GIVEN PASSAGE:

Finally, we decorate the class itself with `@trackable_function`. This decorator is not part of PyTorch: we are adding it so that our new function can be visualized. We also name it using `"name = $\sigma$"` so that its name in the visualization is $\sigma$ and not `sigmoid`.



In [None]:
@trackable_function
class Sigmoid(torch.autograd.Function):
    name = "$\sigma$"
    
    @staticmethod
    def forward(ctx, x):
        y = 1 / (1 + torch.exp(-x))
        ctx.save_for_backward(y)
        return y

    @staticmethod
    def backward(ctx, grad_output):
        y, = ctx.saved_tensors
        grad_input = y * (1 - y) * grad_output
        return grad_input

sigmoid = Sigmoid.apply

In [None]:
def func_sigmoid(x):
    y = sigmoid(x)
    return y

In [None]:
graph = TorchGraph(func_sigmoid, [2])
graph.plot()

---
### Task 1: Run Autodiff on a Function

**Run autodiff on the following function:** 
$$
y = a \sin(bx) + c
$$

**at** 
$$
a=5, b=4, c=7, x=2.
$$
**What is the gradient w.r.t. $x$?** 

---


In [None]:
def func(x, a, b, c):
    
    
    # ---
    
    
plt.figure(figsize=(10, 6))


# ---

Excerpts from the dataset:
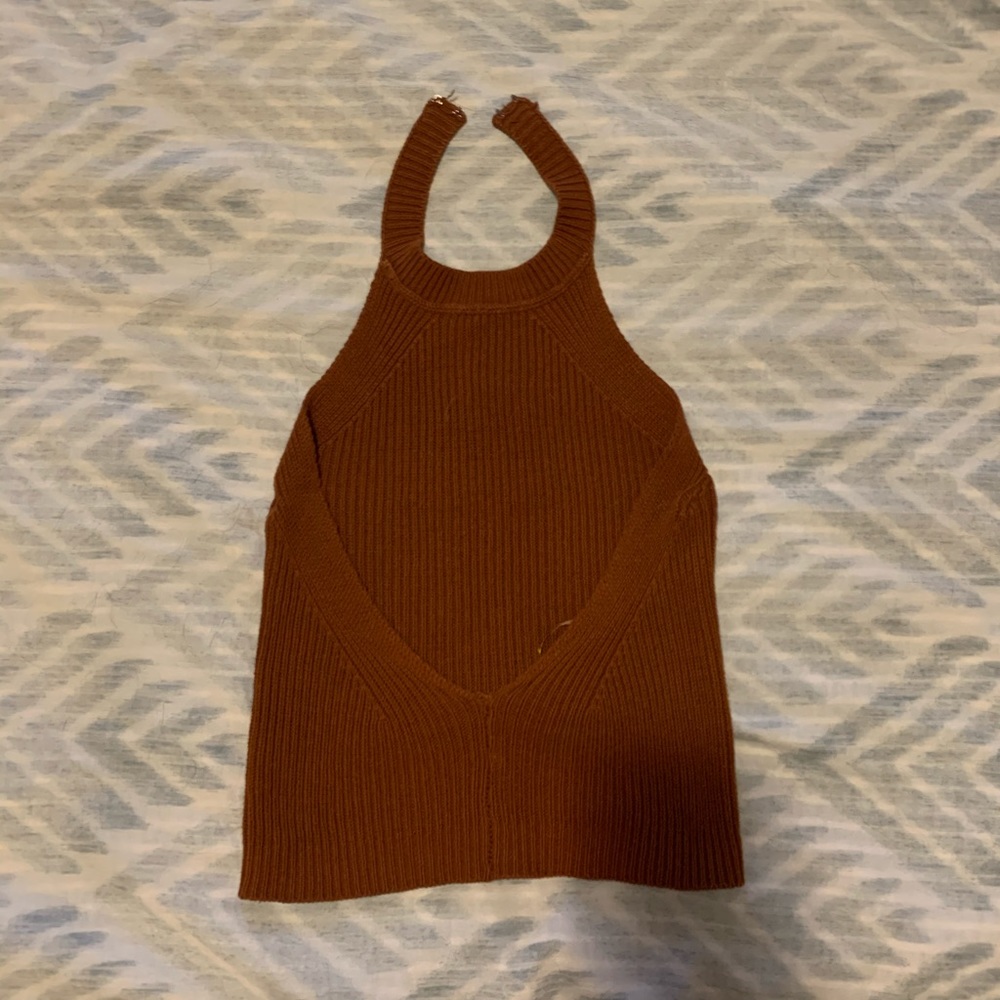 Knit dynamite halter - Picture 2 of 3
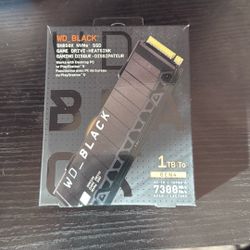 WD_BLACK SN850x NVMe SSD Gaming Hard drive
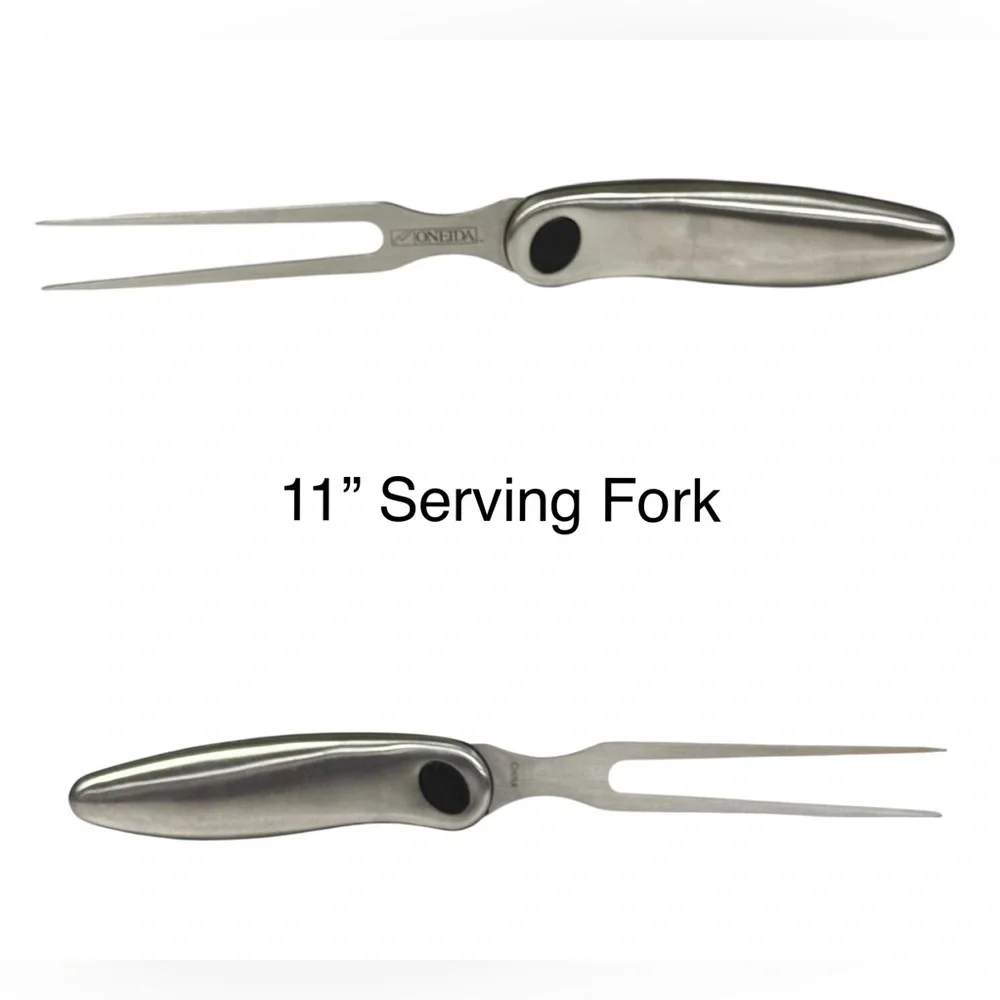 ONEIDA Contoura Immaculate Collection Stainless Steel Full Tang Cutlery Set 7 PC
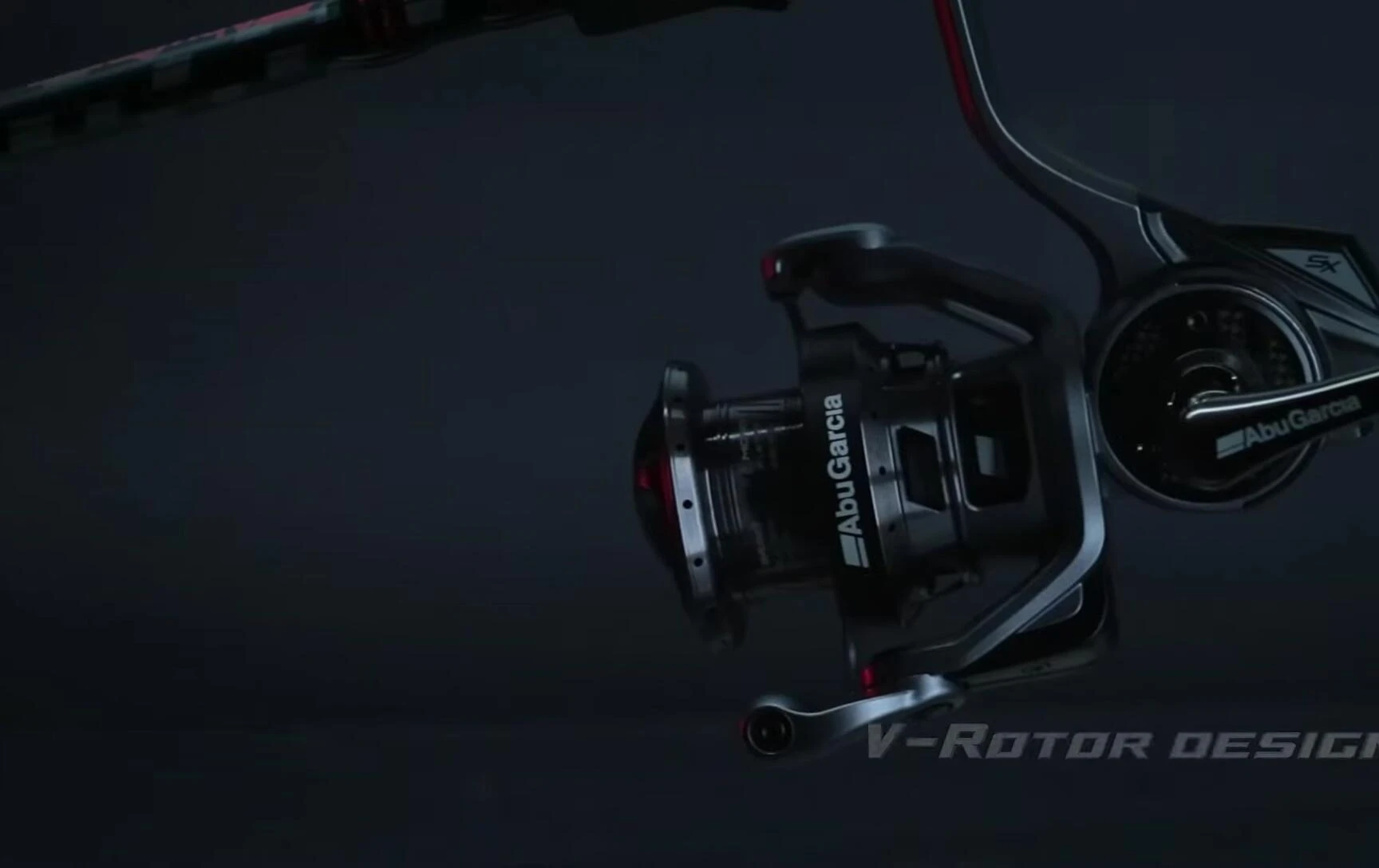 Image highlighting the reel's design and components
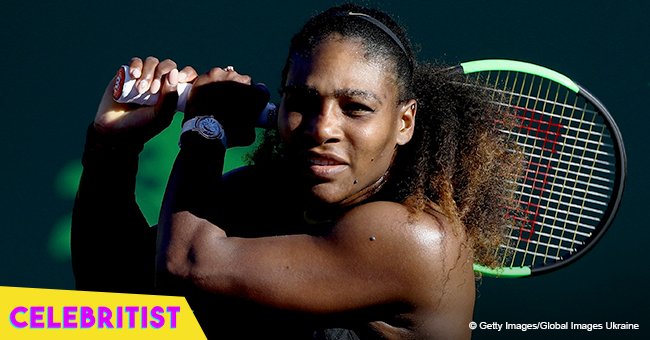 Serena Williams causes a stir with skintight 'catsuit' at 1st match since giving birth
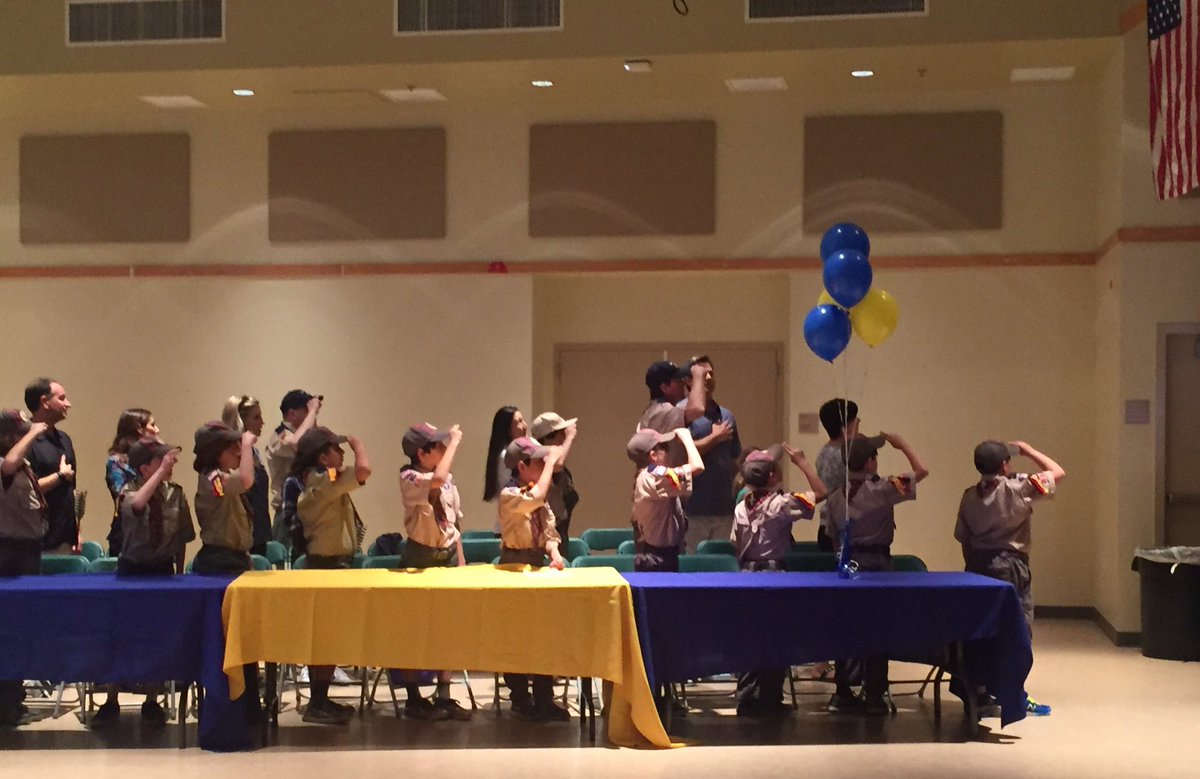 MingNa's tweet photo. Made it back for my boy's cubscout graduation ceremony. Proud #MamaMing &amp; dad! #GoCooper @boyscouts 🇺🇸 https://t.co/BiBm5eiqTx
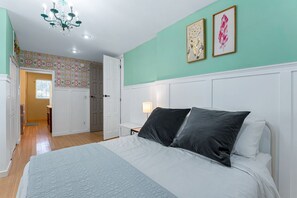 2 Schlafzimmer, WLAN, Bettwäsche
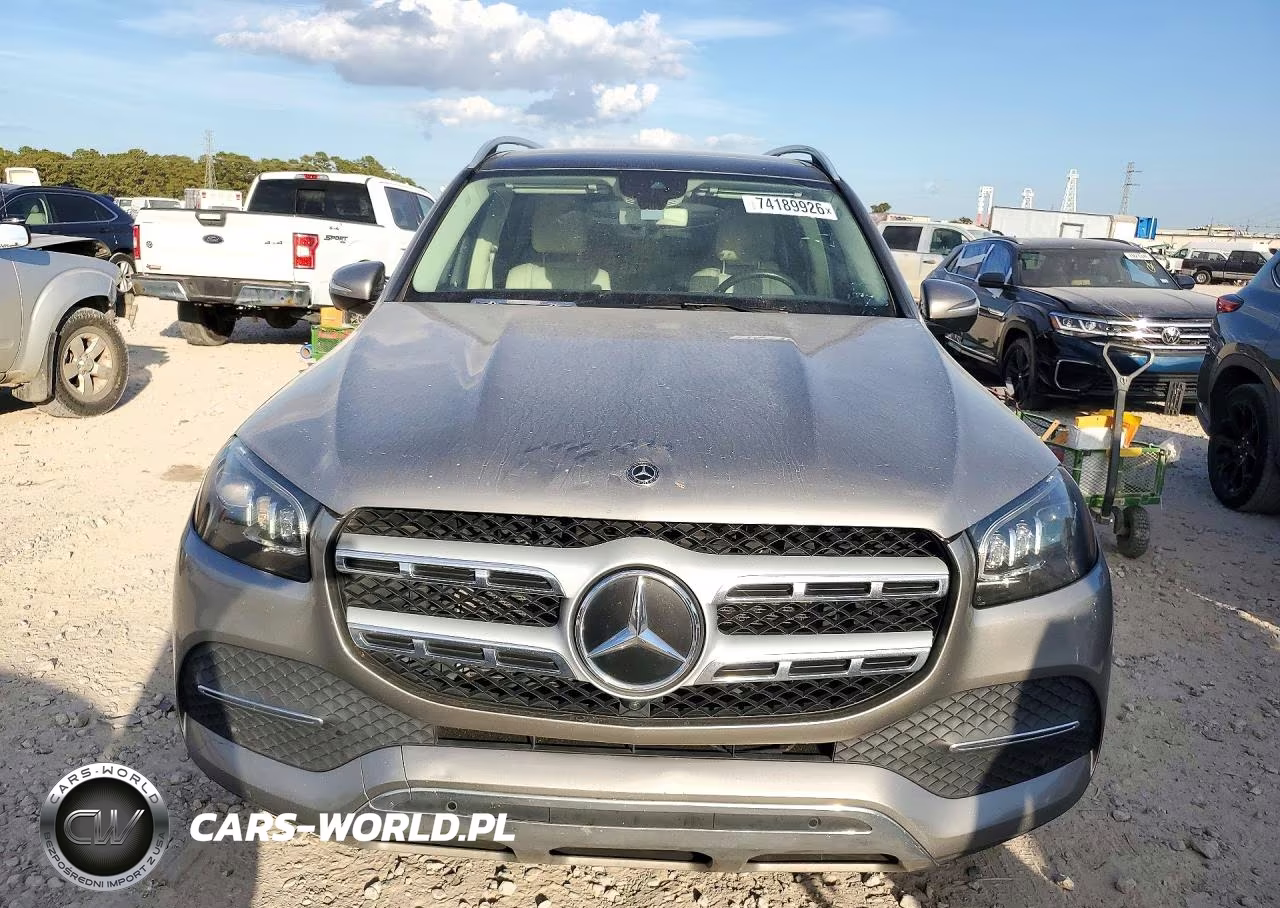 2020 Mercedes-Benz Gls 450 4Matic VIN:4JGFF5KE6LA093325 - 5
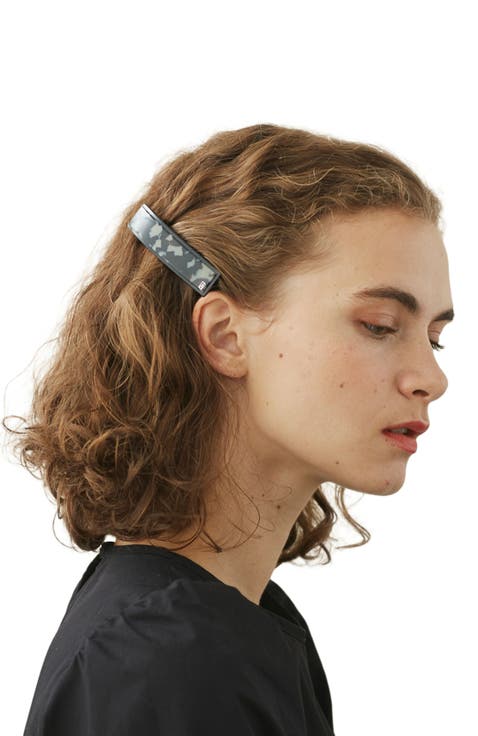 Vincenne acetate hair barette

QUESTIONS:
(a) Please quote the notebook excerpt word for word, starting with "Finally, we decorate" and going on through "(1 + torch.exp(-x))".
(b) In the notebook excerpt, which decorator is applied to the Sigmoid class, and why is it added?
Work from the notebook excerpt by itself, not from the entries.

ANSWERS BY ITEM:
(a)
Finally, we decorate the class itself with `@trackable_function`. This decorator is not part of PyTorch: we are adding it so that our new function can be visualized. We also name it using `"name = $\sigma$"` so that its name in the visualization is $\sigma$ and not `sigmoid`.



In [None]:
@trackable_function
class Sigmoid(torch.autograd.Function):
    name = "$\sigma$"
    
    @staticmethod
    def forward(ctx, x):
        y = 1 / (1 + torch.exp(-x))

(b) The class is decorated with `@trackable_function`, which is not part of PyTorch and is added so that the new function can be visualized.